Vanette Thorsell was my father’s sister.  She was a missionary for Swedish Mission Covenant Church in the Belgium Congo (Zaire, Dem. Republic of Congo … the country had many name changes since the 1960’s).  She died in Zaire in 1991 and is buried there.  She spoke many languages including French, Lingala (Congo trade language), some Spanish, Swedish and of course English.  I studied French in high school but that was a long time ago.  Her father, my grandfather was Charles Thorsell.  He was in the Merchant Marine (we don’t call it “navy” as “navy” refers to the military).  Part of his career was as captain of the ship; he was known as “Red Charlie” because of his red hair.  He died in 1940 of an illness while the ship he was on was in Oregon or Washington (state, not D.C.).

You asked about our Lucia service...it is held this coming Sunday night, and unfortunately this year I have a concert conflict.  (I have joined the Seattle Flute Society Flute Choir and we have a rehearsal at that time, so now we are unable to go as we usually do.) Even though I am involved in several Christmas concerts, the Santa Lucia service is one we have attended, rather than performed in. We are not  formal 'participants' at the Swedish ceremony, but rather participate in the congregational responses and singing.  We have attended this service for many years and enjoy it immensely.  My girls have never been a Lucia bride (except for fun at home)...the church chooses young ladies from their own congregation for this honor.  (We attend a different fellowship). If I find a program from the past, I will let you know the particular songs we do each year.  I will look for one and let you know what they are.

Another tradition in Sweden was the cemetery dances on Midsummer Eve Night and the Botvid Night were common in the old days on many places in southern Sweden. The young people gathered and danced, sang bawdy and scandalous songs and sometimes even made love on the cemetery. The origin of this tradition is duskily, but the cemetery is a place which is connected with both love and death. Complaints came from the bishop in Lund but to no avail. The tradition continued, for how long I don’t know though. The author Vilhelm Moberg has written about this in the book The Brides’ Spring.

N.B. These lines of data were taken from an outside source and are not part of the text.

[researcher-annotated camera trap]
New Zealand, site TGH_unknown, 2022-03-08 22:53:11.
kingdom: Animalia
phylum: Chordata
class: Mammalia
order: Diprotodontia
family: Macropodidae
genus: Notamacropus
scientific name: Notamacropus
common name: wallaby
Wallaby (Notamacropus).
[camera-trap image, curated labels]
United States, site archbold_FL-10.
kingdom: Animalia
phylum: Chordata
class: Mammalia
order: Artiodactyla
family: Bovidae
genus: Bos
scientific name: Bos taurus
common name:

The church wasn’t always the sacred place that we might think. Our ancestors danced on every party. They danced at the harvest and feasts and even at the wake. The reason was that it was not only pleasant but necessary. It was important, during the wake, that the deceased would resume dead and not return (ghost). They tried to conjure up the deceased so that wouldn’t happen. If the relatives and friends also could give the fresh body a nice last moment before he or she forever was put in the earth, so much better. But the church didn’t agree. The exhilarated dances at the wake met a stern destiny. The phenomenon was banned in Norway (1607), Denmark (1656) and Sweden (1644).

But our ancestors in Sweden had been the centre of the church’s interest 300 years earlier. On a bishop meeting in Slesvig (1222) promulgated the papal legate Gregorious de Crescentio an edict that banned ring dance, games, drama and scuffle in the church buildings, something that clearly shows what the Scandinavians thought was fun and natural to do.

But the complaints continued. People were sitting on the organ loft; played cards and spitted on the people sitting in the benches under the loft. Church visitors consumed alcohol outside the church and some even threw up in the church and some fell asleep. This was the situation in the area where our ancestors and relatives lived around 1750. Even the priest was not immune. There were indications that he was unfaithful and broke against the church’s own rules, however he got support from some people in the community and one of them was our ancestor, Nils Andersson, which is rather interesting especially when you consider what the priest was accused of.

From 1731 farmers who paid an extra tax were allowed to hooch or moonshine for so-called “household requirements”. There were also speakeasies in Torsås too. I’ll see if I can come up with some pictures of the Lucia celebration in Sweden on 13th December.